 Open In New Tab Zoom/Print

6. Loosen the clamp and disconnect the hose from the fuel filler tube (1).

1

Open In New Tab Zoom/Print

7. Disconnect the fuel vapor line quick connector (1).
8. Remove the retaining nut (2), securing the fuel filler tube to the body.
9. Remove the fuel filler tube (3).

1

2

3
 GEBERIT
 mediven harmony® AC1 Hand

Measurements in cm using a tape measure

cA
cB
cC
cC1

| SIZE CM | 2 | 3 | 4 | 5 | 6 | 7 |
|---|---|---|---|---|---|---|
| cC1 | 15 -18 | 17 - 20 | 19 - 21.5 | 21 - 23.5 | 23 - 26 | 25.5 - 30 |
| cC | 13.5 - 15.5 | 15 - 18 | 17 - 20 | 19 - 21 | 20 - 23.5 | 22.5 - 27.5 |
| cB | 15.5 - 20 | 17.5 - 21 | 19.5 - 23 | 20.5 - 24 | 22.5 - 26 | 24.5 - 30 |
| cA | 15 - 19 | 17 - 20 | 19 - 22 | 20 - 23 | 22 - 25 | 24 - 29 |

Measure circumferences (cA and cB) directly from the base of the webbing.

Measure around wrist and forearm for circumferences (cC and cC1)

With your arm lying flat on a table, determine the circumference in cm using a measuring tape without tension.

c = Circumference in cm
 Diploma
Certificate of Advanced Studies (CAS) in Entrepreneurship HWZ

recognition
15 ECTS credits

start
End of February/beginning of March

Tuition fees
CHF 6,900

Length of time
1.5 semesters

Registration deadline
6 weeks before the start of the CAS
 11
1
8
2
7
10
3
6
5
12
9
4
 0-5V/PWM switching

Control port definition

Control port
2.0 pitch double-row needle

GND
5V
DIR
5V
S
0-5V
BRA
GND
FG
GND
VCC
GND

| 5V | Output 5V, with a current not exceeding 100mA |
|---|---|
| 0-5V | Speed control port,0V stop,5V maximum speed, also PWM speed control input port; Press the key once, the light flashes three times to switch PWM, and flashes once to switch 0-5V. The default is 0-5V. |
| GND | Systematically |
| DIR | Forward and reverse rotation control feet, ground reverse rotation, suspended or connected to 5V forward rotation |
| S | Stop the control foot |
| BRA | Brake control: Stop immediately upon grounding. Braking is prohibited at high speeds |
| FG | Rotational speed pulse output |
------------
* Work item *
From the line containing "24.5 - 30 |" down to the line containing "GND | Systematically |" in the material above, reproduce every line exactly, including the two end lines.

* Response *
| cB | 15.5 - 20 | 17.5 - 21 | 19.5 - 23 | 20.5 - 24 | 22.5 - 26 | 24.5 - 30 |
| cA | 15 - 19 | 17 - 20 | 19 - 22 | 20 - 23 | 22 - 25 | 24 - 29 |

Measure circumferences (cA and cB) directly from the base of the webbing.

Measure around wrist and forearm for circumferences (cC and cC1)

With your arm lying flat on a table, determine the circumference in cm using a measuring tape without tension.

c = Circumference in cm
 Diploma
Certificate of Advanced Studies (CAS) in Entrepreneurship HWZ

recognition
15 ECTS credits

start
End of February/beginning of March

Tuition fees
CHF 6,900

Length of time
1.5 semesters

Registration deadline
6 weeks before the start of the CAS
 11
1
8
2
7
10
3
6
5
12
9
4
 0-5V/PWM switching

Control port definition

Control port
2.0 pitch double-row needle

GND
5V
DIR
5V
S
0-5V
BRA
GND
FG
GND
VCC
GND

| 5V | Output 5V, with a current not exceeding 100mA |
|---|---|
| 0-5V | Speed control port,0V stop,5V maximum speed, also PWM speed control input port; Press the key once, the light flashes three times to switch PWM, and flashes once to switch 0-5V. The default is 0-5V. |
| GND | Systematically |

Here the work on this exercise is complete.